3 Results and discussion

3.1. Effect of loading particles on the morphology and color of paper

3.1.1. Morphology of the paper loaded with TiO₂. According to the preparation process, the TBOT in RNP was hydrolyzed in situ to form TiO₂ particles as the paper was placed in a humid environment. As mentioned above, the sample, RNP loaded with TiO₂ particles, named S-RNP, was obtained. SEM images of RNP and S-RNP are shown in Fig. 3. As observed in Fig. 3a, RNP is composed of crossing fibers without obvious particles, while in the SEM image of S-RNP shown in Fig. 1b, a lot of particles appear in the range from 500 to 1000 nm (Fig. 3b, inset). Obviously, S-RNP with nanoparticles was successfully prepared. The EDS spectra of the RNP and S-RNP samples are shown in Fig. 3a₁ and b₁. Ti is found in the spectrum of the S-RNP sample but not in that of RNP. These results confirm that TiO₂ particles were loaded on RNP. As a result, abundant air voids between the particles formed.

Fig. 3 SEM images and EDS spectra of the red napkin paper sample (a and a₁) and the S-RNP sample (b and b₁). The inset is the high magnification SEM image of part of (b).

3.1.2. Color of paper loaded with TiO₂. The reflectance spectrum reveals information about the hue, lightness, and chroma⁷ of color and is widely applied to the characterization of color.^8–11 To investigate the effect of light scattering caused by particles on the color, the reflectance spectra of RNP and S-RNP were measured. Fig. 4 shows the reflectance spectra, first derivative spectra, and color images of RNP and S-RNP. In Fig. 4a, similar to those of RNP, the reflectance spectra of S-RNP show an “S” shape, indicating the same hue of both samples. Additionally, as shown in Fig. 4b, in the first derivative spectra of RNP and S-RNP, a peak at about 600 nm appears, indicating that the loading of TiO₂ particles did not change the red hue of the paper. It is worth mentioning that S-RNP has a higher reflectance value (as shown in Fig. 4a) in comparison to RNP, which implies that less incident light was absorbed by the dye in S-RNP and the specific color of S-RNP was blurred. In fact, this difference between RNP and S-RNP is obviously shown in the corresponding color images (Fig. 4c and d). The lightest color appeared at the propagation direction of the incident light for RNP while it appeared at the incident direction for S-RNP.

→ Dataset extract:
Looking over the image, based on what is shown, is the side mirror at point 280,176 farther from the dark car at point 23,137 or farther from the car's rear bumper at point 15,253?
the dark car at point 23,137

→ Directive A:
Write out the passage on TiO₂-loaded paper from "Fig. 3 SEM images" to "part of (b).".
→ Directive B:
Continue the passage on TiO₂-loaded napkin paper from where it stops.

→ Answer A:
Fig. 3 SEM images and EDS spectra of the red napkin paper sample (a and a₁) and the S-RNP sample (b and b₁). The inset is the high magnification SEM image of part of (b).

→ Answer B:
Fig. 4 (a) Multi-angle reflectance spectra (black curves: S-RNP, red curves: red napkin paper); (b) first derivative spectra (black curves: S-RNP, red curves: red napkin paper); (c) and (d) color images in different viewing directions (left: red napkin paper, right: S-RNP). The insets in (c) and (d) refer to photos of the corresponding samples.

In order to further certify the above analysis, the L*, a*, and b* values for RNP and S-RNP were measured and are listed in Table 1. The L* value of S-RNP is higher than that of RNP, indicating that S-RNP has a stronger reflectivity in comparison to RNP. In addition, both the a* and b* values of S-RNP are obviously smaller than those of RNP. According to the equation for chroma,²¹ C* = (a* + b*)^1/2, C* for RNP and S-RNP is 62.94 and 41.72, respectively, indicating that S-RNP loaded with TiO₂ particles presents a lower chroma than RNP. The hue angles of RNP and S-RNP are 28.68 and 20.54, respectively, indicating that they have the same hue in the color wheel.^12,13 In other words, the particles loaded on the paper did not influence the hue but caused the color to fade.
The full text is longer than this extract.